(TO BE DONE) Set out every line of the listing below as a numbered list, skipping the blank lines and leaving out the pictures.

(RECORDS TO PROCESS)
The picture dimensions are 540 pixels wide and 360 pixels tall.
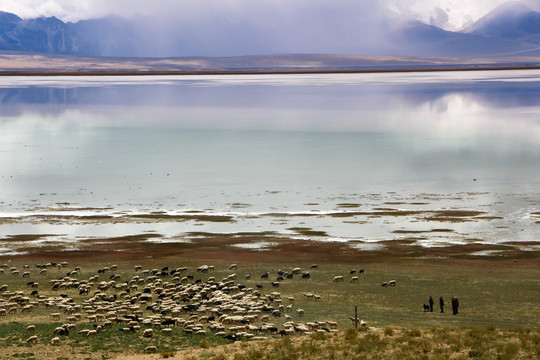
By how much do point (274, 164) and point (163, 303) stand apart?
133 ft

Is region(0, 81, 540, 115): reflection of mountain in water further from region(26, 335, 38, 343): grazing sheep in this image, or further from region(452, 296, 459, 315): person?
region(26, 335, 38, 343): grazing sheep

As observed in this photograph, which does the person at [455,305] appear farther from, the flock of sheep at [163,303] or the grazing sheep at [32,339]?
the grazing sheep at [32,339]

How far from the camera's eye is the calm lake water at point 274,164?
48.8m

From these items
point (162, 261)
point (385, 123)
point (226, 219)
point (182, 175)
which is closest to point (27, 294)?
point (162, 261)

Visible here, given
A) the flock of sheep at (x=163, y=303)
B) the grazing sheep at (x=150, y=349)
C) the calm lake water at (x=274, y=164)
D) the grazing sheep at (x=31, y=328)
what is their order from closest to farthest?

(EXPECTED ANSWER)
1. The picture dimensions are 540 pixels wide and 360 pixels tall.
2. By how much do point (274, 164) and point (163, 303) stand apart?
3. 133 ft
4. Is region(0, 81, 540, 115): reflection of mountain in water further from region(26, 335, 38, 343): grazing sheep in this image, or further from region(452, 296, 459, 315): person?
5. region(26, 335, 38, 343): grazing sheep
6. As observed in this photograph, which does the person at [455,305] appear farther from, the flock of sheep at [163,303] or the grazing sheep at [32,339]?
7. the grazing sheep at [32,339]
8. How far from the camera's eye is the calm lake water at point 274,164?
9. 48.8m
10. From these items
11. point (162, 261)
12. point (385, 123)
13. point (226, 219)
14. point (182, 175)
15. which is closest to point (27, 294)?
16. point (162, 261)
17. Visible here, given
18. A) the flock of sheep at (x=163, y=303)
19. B) the grazing sheep at (x=150, y=349)
20. C) the calm lake water at (x=274, y=164)
21. D) the grazing sheep at (x=31, y=328)
22. what is their order from closest to farthest?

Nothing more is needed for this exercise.